About this task: Please restate exactly the lines from the one holding "Lavender Movie Poster, 2012" to the end of the material, including both ends and excluding every picture.

Exercise data:
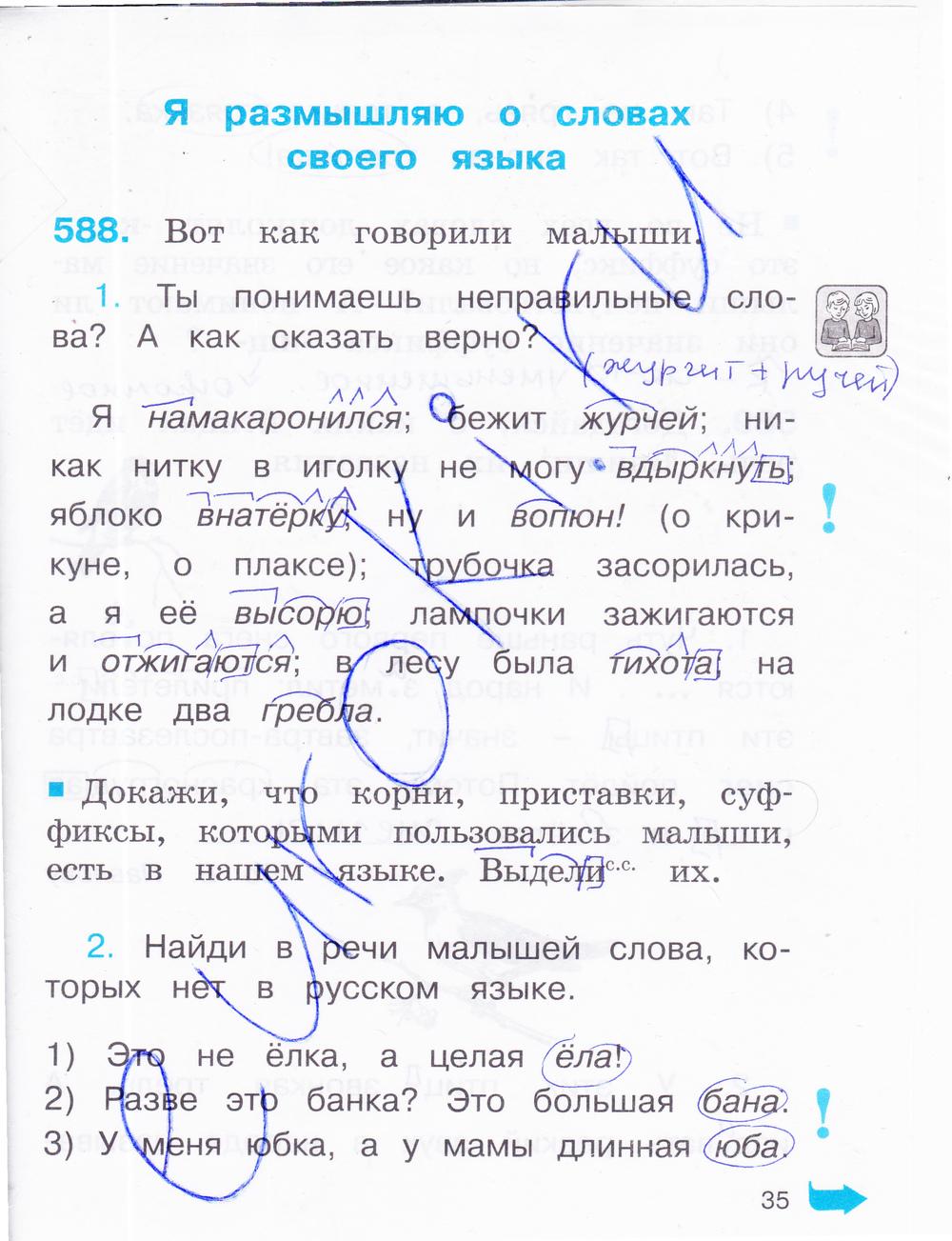 Русский соловейчик 2 класс гдз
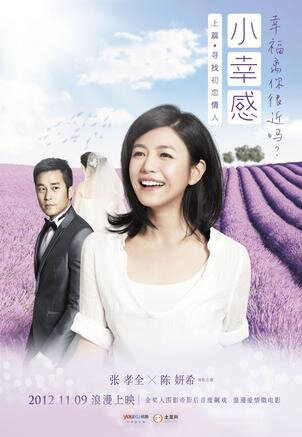 Lavender Movie Poster, 2012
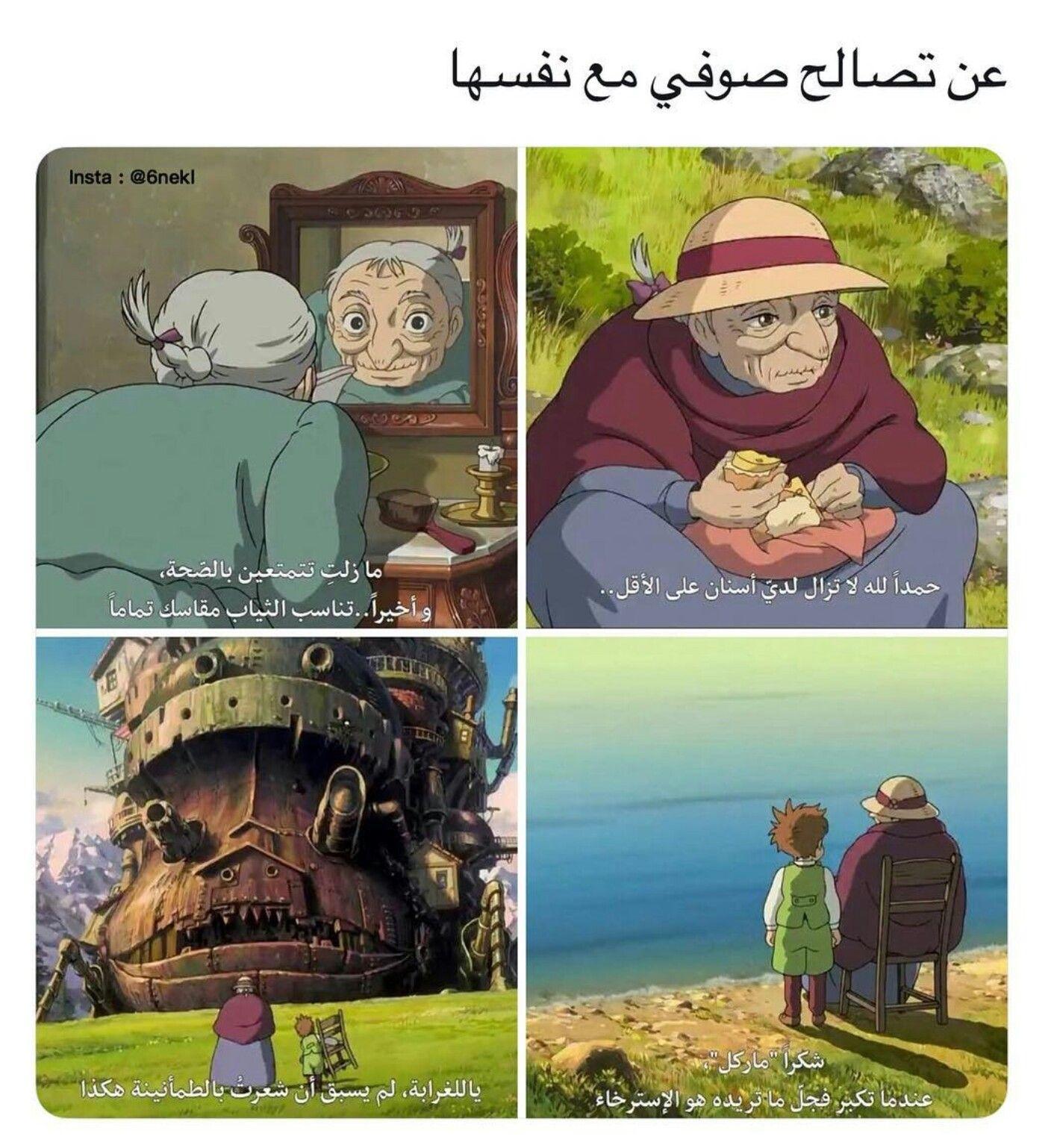 كياتتها لا توصف Cartoon Quotes Arabic Quotes Funny Arabic Quotes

Response:
 Lavender Movie Poster, 2012
 كياتتها لا توصف Cartoon Quotes Arabic Quotes Funny Arabic Quotes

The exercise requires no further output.